Clusters are stored as Graph object from graph_tool and it will be mentioned frequently, to better understand it or manipulate it in depth, see the documentation here.

cluster_viewing

draw_cluster_interactive(graph, force_draw_edge=False)

This function is equivalent to entering a cluster ID in cluster viewer except that the input graph is a graph object instead of ID. It draws the cluster in an interactive window. If the number of edges of supplied cluster is more than 10000, edges will not be drawn to improve performance. To override this behaviour, set force_draw_edge to True.

draw_cluster_save(graph, path=Path.cwd(), resolution=(4000, 4000))
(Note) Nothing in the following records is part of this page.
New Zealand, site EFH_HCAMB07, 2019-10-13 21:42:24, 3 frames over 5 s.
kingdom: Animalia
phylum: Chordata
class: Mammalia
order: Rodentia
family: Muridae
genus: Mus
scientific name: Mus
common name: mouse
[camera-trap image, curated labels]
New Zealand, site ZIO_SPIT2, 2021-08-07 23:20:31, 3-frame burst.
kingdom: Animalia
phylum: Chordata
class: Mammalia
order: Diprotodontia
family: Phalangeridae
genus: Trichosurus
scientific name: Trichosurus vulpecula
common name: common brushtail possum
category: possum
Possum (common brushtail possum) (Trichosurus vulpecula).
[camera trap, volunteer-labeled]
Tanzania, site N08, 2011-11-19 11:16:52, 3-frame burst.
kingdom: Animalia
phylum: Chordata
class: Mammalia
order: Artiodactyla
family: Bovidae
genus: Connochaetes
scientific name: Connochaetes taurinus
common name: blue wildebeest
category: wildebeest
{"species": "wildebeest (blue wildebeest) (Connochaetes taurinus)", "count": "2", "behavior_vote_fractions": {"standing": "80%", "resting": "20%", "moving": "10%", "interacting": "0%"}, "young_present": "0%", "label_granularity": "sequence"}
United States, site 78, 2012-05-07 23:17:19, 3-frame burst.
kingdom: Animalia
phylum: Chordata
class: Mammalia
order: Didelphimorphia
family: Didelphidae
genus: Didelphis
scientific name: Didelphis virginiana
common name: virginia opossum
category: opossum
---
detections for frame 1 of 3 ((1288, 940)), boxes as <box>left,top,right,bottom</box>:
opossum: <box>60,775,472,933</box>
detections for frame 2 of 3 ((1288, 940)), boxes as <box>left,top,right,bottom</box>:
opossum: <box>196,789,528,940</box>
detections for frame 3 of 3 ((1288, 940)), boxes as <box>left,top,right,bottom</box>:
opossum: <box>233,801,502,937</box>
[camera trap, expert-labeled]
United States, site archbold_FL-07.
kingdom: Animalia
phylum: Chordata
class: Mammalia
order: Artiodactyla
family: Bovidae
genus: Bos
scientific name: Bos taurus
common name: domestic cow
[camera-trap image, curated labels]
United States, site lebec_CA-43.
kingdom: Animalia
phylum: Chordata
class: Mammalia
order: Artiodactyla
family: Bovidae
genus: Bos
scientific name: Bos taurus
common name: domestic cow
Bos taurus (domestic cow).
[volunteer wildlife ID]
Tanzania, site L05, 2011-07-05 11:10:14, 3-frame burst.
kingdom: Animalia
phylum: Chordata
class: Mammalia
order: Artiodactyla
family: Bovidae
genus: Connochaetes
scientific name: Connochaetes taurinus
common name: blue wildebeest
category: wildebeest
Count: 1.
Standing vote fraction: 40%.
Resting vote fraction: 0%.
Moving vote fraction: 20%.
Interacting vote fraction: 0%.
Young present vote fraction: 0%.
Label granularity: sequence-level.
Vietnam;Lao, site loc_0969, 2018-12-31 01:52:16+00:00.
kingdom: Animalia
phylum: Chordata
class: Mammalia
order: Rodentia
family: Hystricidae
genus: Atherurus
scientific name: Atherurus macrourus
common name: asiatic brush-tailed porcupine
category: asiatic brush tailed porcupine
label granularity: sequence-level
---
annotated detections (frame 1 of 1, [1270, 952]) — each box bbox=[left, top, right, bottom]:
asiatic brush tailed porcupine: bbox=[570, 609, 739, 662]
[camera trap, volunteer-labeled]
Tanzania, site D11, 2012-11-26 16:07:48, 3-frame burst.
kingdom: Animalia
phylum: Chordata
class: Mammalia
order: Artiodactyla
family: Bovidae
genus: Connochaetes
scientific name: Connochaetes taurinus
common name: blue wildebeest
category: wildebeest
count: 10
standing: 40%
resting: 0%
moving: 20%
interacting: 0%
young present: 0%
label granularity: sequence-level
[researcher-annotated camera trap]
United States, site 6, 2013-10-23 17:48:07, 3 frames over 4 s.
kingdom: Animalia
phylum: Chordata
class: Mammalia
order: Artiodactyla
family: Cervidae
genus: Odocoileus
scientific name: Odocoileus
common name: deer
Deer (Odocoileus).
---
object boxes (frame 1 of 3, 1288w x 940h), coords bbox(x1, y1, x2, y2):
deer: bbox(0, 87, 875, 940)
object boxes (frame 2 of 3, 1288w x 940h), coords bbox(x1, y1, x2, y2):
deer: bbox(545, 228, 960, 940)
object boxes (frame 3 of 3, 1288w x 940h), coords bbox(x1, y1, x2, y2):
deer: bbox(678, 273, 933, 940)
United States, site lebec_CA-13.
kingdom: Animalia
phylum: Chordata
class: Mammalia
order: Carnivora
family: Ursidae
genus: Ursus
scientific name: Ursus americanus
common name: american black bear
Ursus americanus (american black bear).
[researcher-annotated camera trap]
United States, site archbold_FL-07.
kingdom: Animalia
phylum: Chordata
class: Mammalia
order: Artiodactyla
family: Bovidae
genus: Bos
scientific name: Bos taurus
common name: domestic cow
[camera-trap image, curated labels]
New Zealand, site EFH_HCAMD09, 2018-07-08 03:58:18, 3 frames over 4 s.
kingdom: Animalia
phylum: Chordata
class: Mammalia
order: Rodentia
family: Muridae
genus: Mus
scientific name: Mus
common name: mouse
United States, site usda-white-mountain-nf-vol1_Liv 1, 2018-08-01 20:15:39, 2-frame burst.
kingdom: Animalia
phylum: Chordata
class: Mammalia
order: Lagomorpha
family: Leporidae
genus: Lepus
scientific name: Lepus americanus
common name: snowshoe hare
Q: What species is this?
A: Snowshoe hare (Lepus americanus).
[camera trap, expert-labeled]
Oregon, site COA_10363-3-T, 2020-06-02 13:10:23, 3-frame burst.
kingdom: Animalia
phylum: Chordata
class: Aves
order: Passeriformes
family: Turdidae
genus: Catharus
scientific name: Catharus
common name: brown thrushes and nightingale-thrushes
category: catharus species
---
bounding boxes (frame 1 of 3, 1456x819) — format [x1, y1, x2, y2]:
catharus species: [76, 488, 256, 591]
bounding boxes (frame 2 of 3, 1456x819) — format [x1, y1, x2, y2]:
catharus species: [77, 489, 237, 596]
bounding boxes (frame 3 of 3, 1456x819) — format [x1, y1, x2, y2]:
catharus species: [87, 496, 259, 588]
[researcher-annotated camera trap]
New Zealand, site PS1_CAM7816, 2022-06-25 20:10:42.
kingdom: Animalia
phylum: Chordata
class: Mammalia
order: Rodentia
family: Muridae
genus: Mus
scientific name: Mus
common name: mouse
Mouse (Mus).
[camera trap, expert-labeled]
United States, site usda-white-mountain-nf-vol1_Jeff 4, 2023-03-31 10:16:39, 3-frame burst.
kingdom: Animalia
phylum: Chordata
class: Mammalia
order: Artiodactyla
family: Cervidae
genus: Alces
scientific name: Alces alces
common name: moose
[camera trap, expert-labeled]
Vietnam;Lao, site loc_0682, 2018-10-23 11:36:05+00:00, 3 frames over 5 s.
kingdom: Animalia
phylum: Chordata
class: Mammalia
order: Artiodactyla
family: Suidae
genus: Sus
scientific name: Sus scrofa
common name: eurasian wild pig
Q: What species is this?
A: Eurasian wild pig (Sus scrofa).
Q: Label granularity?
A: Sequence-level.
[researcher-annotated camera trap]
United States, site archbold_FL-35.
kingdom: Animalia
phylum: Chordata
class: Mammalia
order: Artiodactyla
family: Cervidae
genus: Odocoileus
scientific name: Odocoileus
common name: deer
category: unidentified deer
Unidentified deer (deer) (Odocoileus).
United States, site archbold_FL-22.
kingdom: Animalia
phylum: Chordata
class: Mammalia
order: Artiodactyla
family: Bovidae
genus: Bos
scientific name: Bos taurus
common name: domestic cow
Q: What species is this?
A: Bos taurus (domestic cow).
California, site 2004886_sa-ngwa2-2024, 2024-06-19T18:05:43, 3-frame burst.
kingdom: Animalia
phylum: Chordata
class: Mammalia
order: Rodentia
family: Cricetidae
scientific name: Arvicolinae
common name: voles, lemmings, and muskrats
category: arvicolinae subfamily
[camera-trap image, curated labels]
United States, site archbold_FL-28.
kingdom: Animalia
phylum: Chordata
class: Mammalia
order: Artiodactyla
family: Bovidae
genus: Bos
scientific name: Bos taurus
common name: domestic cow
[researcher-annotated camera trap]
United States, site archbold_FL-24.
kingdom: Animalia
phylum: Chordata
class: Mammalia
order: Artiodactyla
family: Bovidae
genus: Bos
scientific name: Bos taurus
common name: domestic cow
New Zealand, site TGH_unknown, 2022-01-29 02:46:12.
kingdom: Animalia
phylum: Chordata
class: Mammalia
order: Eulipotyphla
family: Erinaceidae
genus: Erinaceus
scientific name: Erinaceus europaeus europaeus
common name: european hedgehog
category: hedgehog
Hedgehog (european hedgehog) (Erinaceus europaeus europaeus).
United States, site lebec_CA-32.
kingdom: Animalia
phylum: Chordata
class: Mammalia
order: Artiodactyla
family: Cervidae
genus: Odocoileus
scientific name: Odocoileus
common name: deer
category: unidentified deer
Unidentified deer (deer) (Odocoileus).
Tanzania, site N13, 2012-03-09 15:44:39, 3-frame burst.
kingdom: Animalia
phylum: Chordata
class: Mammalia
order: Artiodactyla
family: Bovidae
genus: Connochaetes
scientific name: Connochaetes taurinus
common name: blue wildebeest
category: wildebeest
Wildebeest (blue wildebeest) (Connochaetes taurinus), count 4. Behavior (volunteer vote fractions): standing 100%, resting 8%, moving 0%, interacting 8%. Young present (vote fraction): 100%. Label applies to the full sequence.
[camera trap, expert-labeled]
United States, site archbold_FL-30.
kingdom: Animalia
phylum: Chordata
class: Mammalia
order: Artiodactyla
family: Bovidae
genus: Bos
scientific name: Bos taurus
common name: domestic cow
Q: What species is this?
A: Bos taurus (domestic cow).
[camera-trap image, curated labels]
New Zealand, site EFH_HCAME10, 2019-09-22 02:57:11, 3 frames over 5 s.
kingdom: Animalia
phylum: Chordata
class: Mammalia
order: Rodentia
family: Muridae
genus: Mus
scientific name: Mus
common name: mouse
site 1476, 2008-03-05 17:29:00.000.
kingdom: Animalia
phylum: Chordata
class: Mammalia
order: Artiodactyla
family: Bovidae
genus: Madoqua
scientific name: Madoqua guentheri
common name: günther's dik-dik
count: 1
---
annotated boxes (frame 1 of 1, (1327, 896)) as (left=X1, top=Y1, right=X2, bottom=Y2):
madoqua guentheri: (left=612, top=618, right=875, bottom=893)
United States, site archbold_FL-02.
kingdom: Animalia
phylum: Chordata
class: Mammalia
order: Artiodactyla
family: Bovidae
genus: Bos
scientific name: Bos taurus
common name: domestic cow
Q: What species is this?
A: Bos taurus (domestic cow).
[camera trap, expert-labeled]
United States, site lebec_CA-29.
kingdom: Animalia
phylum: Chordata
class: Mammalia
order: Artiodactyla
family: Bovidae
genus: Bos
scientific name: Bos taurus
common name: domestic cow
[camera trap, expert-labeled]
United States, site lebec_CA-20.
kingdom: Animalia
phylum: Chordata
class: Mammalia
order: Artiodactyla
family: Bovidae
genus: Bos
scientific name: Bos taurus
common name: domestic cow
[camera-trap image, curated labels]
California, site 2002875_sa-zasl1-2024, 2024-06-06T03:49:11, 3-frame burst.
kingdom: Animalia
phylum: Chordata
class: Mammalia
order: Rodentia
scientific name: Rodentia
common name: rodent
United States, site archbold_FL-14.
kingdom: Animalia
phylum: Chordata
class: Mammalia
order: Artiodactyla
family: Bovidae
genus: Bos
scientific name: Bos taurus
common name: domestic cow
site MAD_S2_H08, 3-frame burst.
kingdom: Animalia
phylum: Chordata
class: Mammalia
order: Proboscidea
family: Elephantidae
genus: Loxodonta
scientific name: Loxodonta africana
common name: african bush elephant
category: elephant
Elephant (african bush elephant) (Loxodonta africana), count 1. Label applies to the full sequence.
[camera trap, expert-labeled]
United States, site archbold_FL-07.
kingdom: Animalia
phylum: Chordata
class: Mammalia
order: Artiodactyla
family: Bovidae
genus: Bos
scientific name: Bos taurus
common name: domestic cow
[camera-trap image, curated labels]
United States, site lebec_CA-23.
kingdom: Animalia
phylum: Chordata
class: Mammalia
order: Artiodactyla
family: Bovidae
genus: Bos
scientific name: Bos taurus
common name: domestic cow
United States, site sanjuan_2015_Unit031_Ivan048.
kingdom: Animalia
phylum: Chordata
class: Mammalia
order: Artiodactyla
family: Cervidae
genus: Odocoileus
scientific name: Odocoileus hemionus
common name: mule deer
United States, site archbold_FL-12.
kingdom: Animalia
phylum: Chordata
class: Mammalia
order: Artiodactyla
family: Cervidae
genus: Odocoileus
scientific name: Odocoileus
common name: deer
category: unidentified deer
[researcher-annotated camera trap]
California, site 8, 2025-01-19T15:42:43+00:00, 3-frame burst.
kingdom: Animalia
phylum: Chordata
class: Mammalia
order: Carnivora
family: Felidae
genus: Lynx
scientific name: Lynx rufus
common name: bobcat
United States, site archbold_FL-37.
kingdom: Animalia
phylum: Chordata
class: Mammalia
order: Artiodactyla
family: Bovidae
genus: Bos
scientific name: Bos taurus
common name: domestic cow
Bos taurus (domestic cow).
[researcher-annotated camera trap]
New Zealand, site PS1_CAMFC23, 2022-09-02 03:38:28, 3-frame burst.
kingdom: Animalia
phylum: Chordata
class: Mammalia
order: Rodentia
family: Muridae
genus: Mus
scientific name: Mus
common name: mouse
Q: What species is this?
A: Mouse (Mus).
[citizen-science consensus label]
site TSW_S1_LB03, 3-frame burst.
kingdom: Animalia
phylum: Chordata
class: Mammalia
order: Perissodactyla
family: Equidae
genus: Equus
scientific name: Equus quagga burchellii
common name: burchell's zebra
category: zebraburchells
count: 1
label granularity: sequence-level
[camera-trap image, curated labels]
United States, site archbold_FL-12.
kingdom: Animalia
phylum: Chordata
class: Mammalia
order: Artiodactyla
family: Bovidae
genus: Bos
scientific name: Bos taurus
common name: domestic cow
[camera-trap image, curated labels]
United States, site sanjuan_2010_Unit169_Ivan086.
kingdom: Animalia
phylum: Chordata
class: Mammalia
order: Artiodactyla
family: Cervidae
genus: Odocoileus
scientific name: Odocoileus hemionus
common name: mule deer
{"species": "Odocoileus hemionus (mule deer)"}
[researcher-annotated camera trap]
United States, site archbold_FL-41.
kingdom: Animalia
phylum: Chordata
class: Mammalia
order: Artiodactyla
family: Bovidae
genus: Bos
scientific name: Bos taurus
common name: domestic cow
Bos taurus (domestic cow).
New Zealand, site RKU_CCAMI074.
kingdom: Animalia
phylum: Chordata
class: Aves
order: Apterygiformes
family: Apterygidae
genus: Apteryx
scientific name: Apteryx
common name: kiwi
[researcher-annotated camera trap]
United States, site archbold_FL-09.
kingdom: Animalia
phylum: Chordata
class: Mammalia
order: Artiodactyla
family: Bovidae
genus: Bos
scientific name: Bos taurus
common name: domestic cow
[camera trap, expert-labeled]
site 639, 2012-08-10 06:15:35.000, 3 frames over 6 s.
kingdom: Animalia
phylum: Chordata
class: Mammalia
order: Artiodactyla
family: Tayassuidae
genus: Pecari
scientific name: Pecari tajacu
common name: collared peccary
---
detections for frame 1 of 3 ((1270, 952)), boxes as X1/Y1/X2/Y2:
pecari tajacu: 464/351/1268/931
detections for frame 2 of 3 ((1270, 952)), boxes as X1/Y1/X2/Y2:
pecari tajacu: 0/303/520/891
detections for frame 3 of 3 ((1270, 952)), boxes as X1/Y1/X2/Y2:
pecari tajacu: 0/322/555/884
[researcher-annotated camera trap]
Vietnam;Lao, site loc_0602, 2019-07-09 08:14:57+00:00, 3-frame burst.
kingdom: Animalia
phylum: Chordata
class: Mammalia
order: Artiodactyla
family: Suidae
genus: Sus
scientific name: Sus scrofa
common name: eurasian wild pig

This function is equivalent to command save in cluster viewer except that the input graph is a graph object instead of ID. It draws the cluster to a file specified by path. resolution is a tuple of horizontal and vertical pixels which specifies the resolution of the image.

cluster_enrichment

After clustering, clusters do not contain information of identification of spectra within. Cluster enrichment appends such information and internalize it in clusters. When a cluster is visualized, this process is first done so that nodes can be colored by identifications. Since this process involves random access of identification database, it takes a considerable amount of time when applied on many clusters.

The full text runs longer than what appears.